Problem details>
Arrange every line of the entries below as a JSON list of strings, one string per line, leaving out blank lines and the pictures.

· · · · · · ·

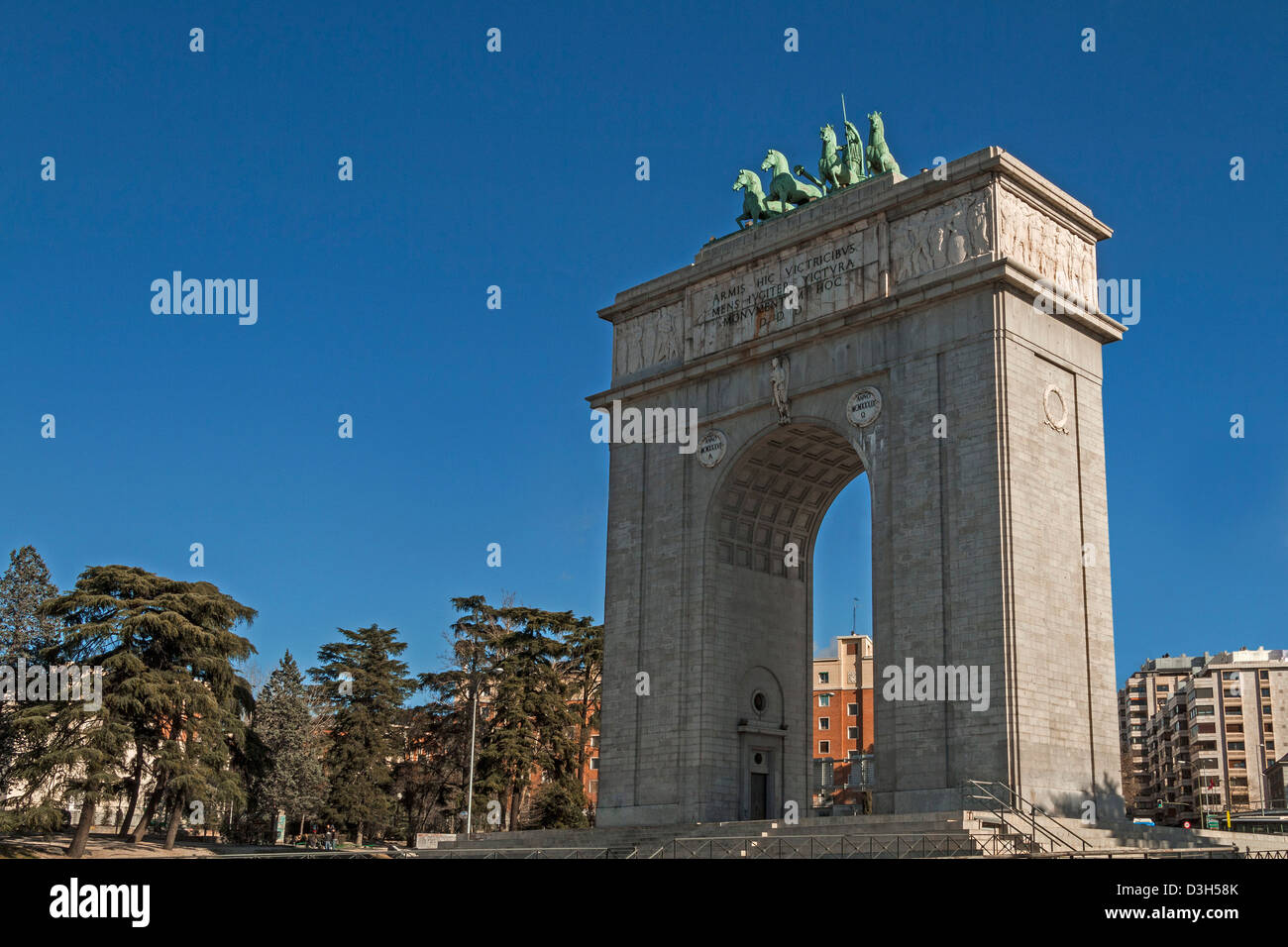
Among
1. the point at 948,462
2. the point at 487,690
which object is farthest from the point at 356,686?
the point at 948,462

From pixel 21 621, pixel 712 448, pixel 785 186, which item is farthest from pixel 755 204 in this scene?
pixel 21 621


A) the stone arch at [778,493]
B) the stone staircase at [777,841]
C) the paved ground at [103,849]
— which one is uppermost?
the stone arch at [778,493]

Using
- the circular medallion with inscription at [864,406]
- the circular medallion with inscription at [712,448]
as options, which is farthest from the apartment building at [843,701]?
the circular medallion with inscription at [864,406]

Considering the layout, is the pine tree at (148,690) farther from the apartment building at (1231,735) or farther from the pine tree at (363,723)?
the apartment building at (1231,735)

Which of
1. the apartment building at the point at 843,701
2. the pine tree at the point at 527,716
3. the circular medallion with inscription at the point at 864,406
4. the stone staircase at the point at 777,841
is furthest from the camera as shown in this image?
the apartment building at the point at 843,701

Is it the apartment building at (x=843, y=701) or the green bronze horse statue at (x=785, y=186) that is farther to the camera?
the apartment building at (x=843, y=701)
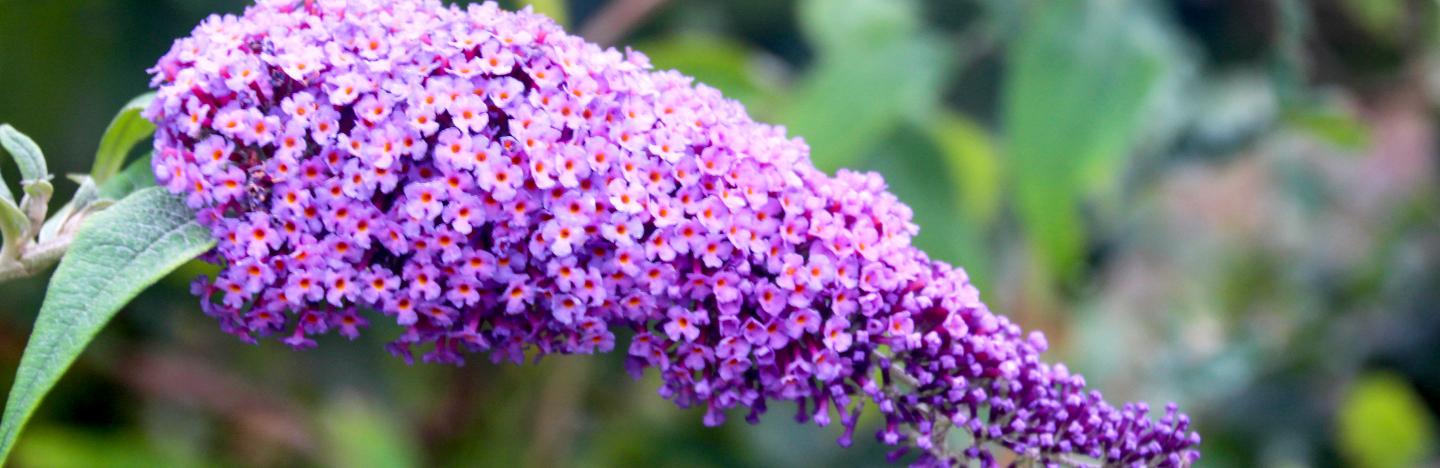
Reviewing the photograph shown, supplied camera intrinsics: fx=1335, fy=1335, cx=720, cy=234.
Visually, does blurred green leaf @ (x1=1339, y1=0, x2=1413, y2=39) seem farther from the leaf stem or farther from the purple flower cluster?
the leaf stem

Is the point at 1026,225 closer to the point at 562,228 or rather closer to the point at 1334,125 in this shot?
the point at 1334,125

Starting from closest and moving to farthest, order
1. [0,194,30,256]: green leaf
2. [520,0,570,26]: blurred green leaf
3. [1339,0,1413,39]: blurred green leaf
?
1. [0,194,30,256]: green leaf
2. [520,0,570,26]: blurred green leaf
3. [1339,0,1413,39]: blurred green leaf

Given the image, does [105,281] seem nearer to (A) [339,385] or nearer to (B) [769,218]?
(B) [769,218]

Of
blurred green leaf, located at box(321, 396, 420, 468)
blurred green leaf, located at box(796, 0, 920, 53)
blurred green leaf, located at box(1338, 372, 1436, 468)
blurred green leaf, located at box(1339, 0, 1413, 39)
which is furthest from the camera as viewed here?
blurred green leaf, located at box(1338, 372, 1436, 468)

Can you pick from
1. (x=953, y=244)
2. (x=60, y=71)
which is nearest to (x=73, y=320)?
(x=953, y=244)

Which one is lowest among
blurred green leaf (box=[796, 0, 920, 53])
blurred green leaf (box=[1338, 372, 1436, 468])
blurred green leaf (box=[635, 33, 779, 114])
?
blurred green leaf (box=[635, 33, 779, 114])

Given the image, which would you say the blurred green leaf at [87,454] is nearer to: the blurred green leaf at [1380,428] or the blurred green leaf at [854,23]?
the blurred green leaf at [854,23]

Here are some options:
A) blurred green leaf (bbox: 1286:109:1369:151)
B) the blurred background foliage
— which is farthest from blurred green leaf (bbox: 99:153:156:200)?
blurred green leaf (bbox: 1286:109:1369:151)
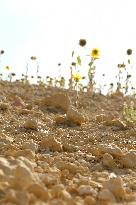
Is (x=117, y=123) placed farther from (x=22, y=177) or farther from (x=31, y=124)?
(x=22, y=177)

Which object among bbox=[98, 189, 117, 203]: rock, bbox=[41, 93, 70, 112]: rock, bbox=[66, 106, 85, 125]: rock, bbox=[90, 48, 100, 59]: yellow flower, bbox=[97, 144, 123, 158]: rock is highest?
bbox=[90, 48, 100, 59]: yellow flower

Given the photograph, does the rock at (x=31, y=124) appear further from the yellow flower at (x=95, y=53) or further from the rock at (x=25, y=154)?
the yellow flower at (x=95, y=53)

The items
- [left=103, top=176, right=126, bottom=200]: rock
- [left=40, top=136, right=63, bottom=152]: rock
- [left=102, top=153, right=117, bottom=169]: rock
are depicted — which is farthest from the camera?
[left=40, top=136, right=63, bottom=152]: rock

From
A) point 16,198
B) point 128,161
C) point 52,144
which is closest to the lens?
point 16,198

· · · · · · ·

Output of the task>
[
  "Among",
  "1. the point at 948,462",
  "2. the point at 487,690",
  "which object is farthest from the point at 356,686?",
  "the point at 948,462",
  "From pixel 21 621, pixel 712 448, pixel 785 186, which item is farthest from pixel 755 204 in this scene?",
  "pixel 21 621",
  "A) the stone arch at [778,493]",
  "B) the stone staircase at [777,841]",
  "C) the paved ground at [103,849]",
  "— which one is uppermost?",
  "the stone arch at [778,493]",
  "Using",
  "- the circular medallion with inscription at [864,406]",
  "- the circular medallion with inscription at [712,448]",
  "as options, which is farthest from the apartment building at [843,701]?",
  "the circular medallion with inscription at [864,406]",
  "Considering the layout, is the pine tree at (148,690) farther from the apartment building at (1231,735) or farther from the pine tree at (363,723)?",
  "the apartment building at (1231,735)",
  "Which of",
  "1. the apartment building at the point at 843,701",
  "2. the pine tree at the point at 527,716",
  "3. the circular medallion with inscription at the point at 864,406",
  "4. the stone staircase at the point at 777,841",
  "is furthest from the camera as shown in this image?",
  "the apartment building at the point at 843,701",
  "Is it the apartment building at (x=843, y=701) or the green bronze horse statue at (x=785, y=186) that is farther to the camera?",
  "the apartment building at (x=843, y=701)",
  "Reviewing the photograph shown, supplied camera intrinsics: fx=1335, fy=1335, cx=720, cy=234.",
  "Visually, does blurred green leaf @ (x1=1339, y1=0, x2=1413, y2=39) seem farther from the leaf stem or farther from the purple flower cluster?",
  "the leaf stem",
  "Is the point at 1026,225 closer to the point at 562,228 or rather closer to the point at 1334,125 in this shot?",
  "the point at 1334,125",
  "Starting from closest and moving to farthest, order",
  "1. [0,194,30,256]: green leaf",
  "2. [520,0,570,26]: blurred green leaf",
  "3. [1339,0,1413,39]: blurred green leaf",
  "?",
  "1. [0,194,30,256]: green leaf",
  "2. [520,0,570,26]: blurred green leaf",
  "3. [1339,0,1413,39]: blurred green leaf",
  "Given the image, does [105,281] seem nearer to (A) [339,385] or nearer to (B) [769,218]?",
  "(B) [769,218]",
  "Of",
  "blurred green leaf, located at box(321, 396, 420, 468)",
  "blurred green leaf, located at box(796, 0, 920, 53)",
  "blurred green leaf, located at box(1338, 372, 1436, 468)",
  "blurred green leaf, located at box(1339, 0, 1413, 39)",
  "which is furthest from the camera as viewed here?",
  "blurred green leaf, located at box(1338, 372, 1436, 468)",
  "Can you pick from",
  "1. (x=953, y=244)",
  "2. (x=60, y=71)",
  "which is nearest to (x=73, y=320)?",
  "(x=953, y=244)",
  "Which one is lowest among",
  "blurred green leaf (box=[796, 0, 920, 53])",
  "blurred green leaf (box=[1338, 372, 1436, 468])",
  "blurred green leaf (box=[635, 33, 779, 114])",
  "?",
  "blurred green leaf (box=[635, 33, 779, 114])",
  "Given the image, which would you say the blurred green leaf at [87,454] is nearer to: the blurred green leaf at [1380,428] or the blurred green leaf at [854,23]?",
  "the blurred green leaf at [854,23]",
  "Here are some options:",
  "A) blurred green leaf (bbox: 1286:109:1369:151)",
  "B) the blurred background foliage",
  "— which is farthest from blurred green leaf (bbox: 99:153:156:200)?",
  "blurred green leaf (bbox: 1286:109:1369:151)",
  "Is (x=117, y=123) placed farther from (x=22, y=177) or farther from (x=31, y=124)?",
  "(x=22, y=177)",
  "Which object among bbox=[98, 189, 117, 203]: rock, bbox=[41, 93, 70, 112]: rock, bbox=[66, 106, 85, 125]: rock, bbox=[90, 48, 100, 59]: yellow flower, bbox=[97, 144, 123, 158]: rock is highest?",
  "bbox=[90, 48, 100, 59]: yellow flower",
  "Given the photograph, does the rock at (x=31, y=124) appear further from the yellow flower at (x=95, y=53) or further from the rock at (x=25, y=154)?",
  "the yellow flower at (x=95, y=53)",
  "The items",
  "- [left=103, top=176, right=126, bottom=200]: rock",
  "- [left=40, top=136, right=63, bottom=152]: rock",
  "- [left=102, top=153, right=117, bottom=169]: rock",
  "are depicted — which is farthest from the camera?",
  "[left=40, top=136, right=63, bottom=152]: rock",
  "From",
  "A) point 16,198",
  "B) point 128,161",
  "C) point 52,144",
  "which is closest to the lens?",
  "point 16,198"
]